2017 SOP1 Group Photo–L/R Juan Carlos Sanchez De Fuentes, Thema Black, Daisy Wang, Fred Tesone, Hayley Webb, Michael Gellerstedt, Laurelee Martens, Chance Punahele Ortiz,Heather Morse, & Dennis Fahringer. Also featuring Keiko the dog.
[Fuji X-E2, Fuji 18-55mm, ISO 200, ƒ/9, 1/80]
A month from now I will be back in Kona, Hawaii to teach the YWAM School of Photography 1 portrait lighting and business practices for a week.

This group photo is last year’s class. This year’s group will be twice the size of last year.

Nikon D5, Nikon 85mm ƒ/1.8, ISO 100, ƒ/5.6, 1/200

While I will be teaching a great deal about lighting the business practices is the one thing that over the years has proven even more valuable to the classes.

“How do you make a living doing photography?”, is answered through solid business practices.

Fuji X-E2, 18-55mm, ISO 400, ƒ/5, 1/180

Knowing your Cost-Of-Doing-Business and how to price your work doesn’t get you clients. It only makes sure that you make money when you price jobs rather than losing money.

How do you get those clients? Well this is the Catch-22 of Freelancing.

When you are a professional photographer you are like every other business person. You are in the business of solving people and businesses problems through the use of photography.

What you need to be doing is interviewing people and listening. You need to find out what their problems are so that you can pitch to them solutions for which you can provide those services.

Nikon D5, Sigma 24-105mm, ISO 100, ƒ/13, 1/200

Having a portfolio is like any other business where you can display your wares, or as in this example Maine lobster buoys on the side of the road of commerce.

If the client know what they need then this works really well, except now your work is more of a commodity. This is an article of trade or commerce, especially a product as distinguished from a service. Due to your work being seen as a commodity it is much harder to get prices that work with your Cost-Of-Doing-Business.

Nikon D5, Sigma 24-105mm, ISO 100, ƒ/5, 1/320

You need to be seen as a visionary for the person’s business and not just a commodity if you are in the creative arts type of a business.

Mark Johnson’s Photojournalism Class [Fuji X-E2, 18-55mm, ISO 6400, ƒ/3.2, 1/100]
You need to put yourself in situations where you get to listen to business people talk about what they do. You need to learn about their business. You need to ask questions that give you understanding.

Only when you really understand what problems they are facing with their business can you then think of ways that you can help solve some of those problems.

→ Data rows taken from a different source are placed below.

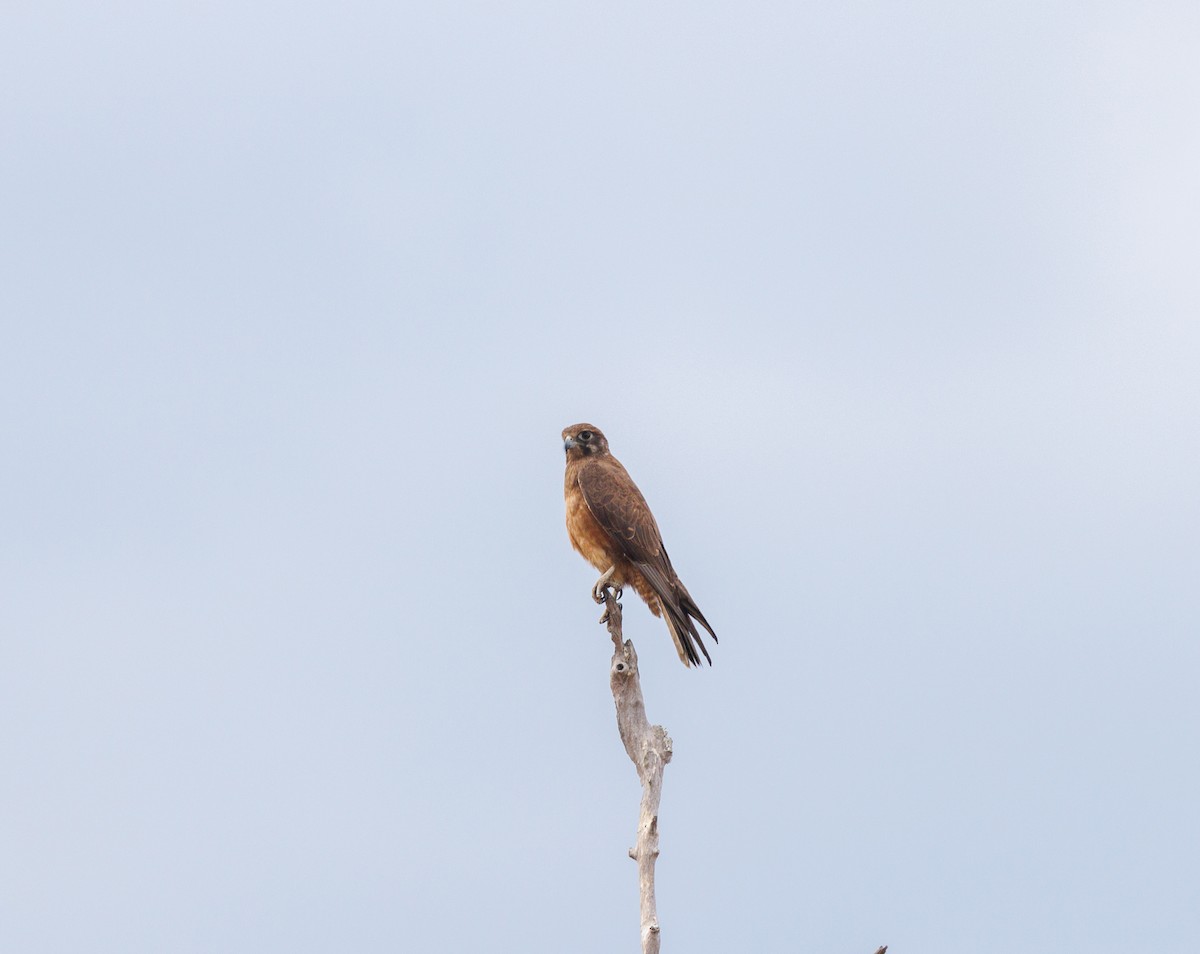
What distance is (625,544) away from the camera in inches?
429

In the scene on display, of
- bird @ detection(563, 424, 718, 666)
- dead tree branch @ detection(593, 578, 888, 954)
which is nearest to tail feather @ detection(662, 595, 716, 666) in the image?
bird @ detection(563, 424, 718, 666)

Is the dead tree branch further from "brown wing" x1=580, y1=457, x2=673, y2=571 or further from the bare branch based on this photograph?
"brown wing" x1=580, y1=457, x2=673, y2=571

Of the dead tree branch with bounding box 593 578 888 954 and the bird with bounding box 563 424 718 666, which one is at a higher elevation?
the bird with bounding box 563 424 718 666

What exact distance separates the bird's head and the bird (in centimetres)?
19

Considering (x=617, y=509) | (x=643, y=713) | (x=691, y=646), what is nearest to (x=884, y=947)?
(x=643, y=713)

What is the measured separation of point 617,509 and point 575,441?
3.21ft

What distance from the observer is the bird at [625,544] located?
34.6 feet

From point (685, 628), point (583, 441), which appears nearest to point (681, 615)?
point (685, 628)

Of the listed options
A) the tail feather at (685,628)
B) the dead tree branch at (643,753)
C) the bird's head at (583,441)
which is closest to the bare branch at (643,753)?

Now often they do not even know that your solution is to a problem they have. This will come over time where you start to recognize problems facing business owners and knowing that there are solutions you have done for others that could work for another business.

Here is the Catch-22 you must face each day to make a living as a photographer. You have solutions for a business to thrive, but you must first find a way to know what problem a particular business is facing before you can offer a solution.

Making this even more complicated is that if the client already knows what they need then you will be treated as a commodity. You need to be the photographer that has business solutions and not just the ability to take a picture.